**Problem to solve**:
Which lines run from the one containing "kingdom: Animalia" to the end of the entries below? Reproduce them exactly, both ends included.

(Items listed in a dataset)
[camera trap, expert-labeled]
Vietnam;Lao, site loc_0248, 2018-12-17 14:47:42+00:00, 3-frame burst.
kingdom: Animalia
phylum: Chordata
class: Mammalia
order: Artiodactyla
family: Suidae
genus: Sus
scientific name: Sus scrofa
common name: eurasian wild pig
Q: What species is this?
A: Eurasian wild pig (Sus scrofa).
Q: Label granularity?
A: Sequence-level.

**Solution for this task**:
kingdom: Animalia
phylum: Chordata
class: Mammalia
order: Artiodactyla
family: Suidae
genus: Sus
scientific name: Sus scrofa
common name: eurasian wild pig
Q: What species is this?
A: Eurasian wild pig (Sus scrofa).
Q: Label granularity?
A: Sequence-level.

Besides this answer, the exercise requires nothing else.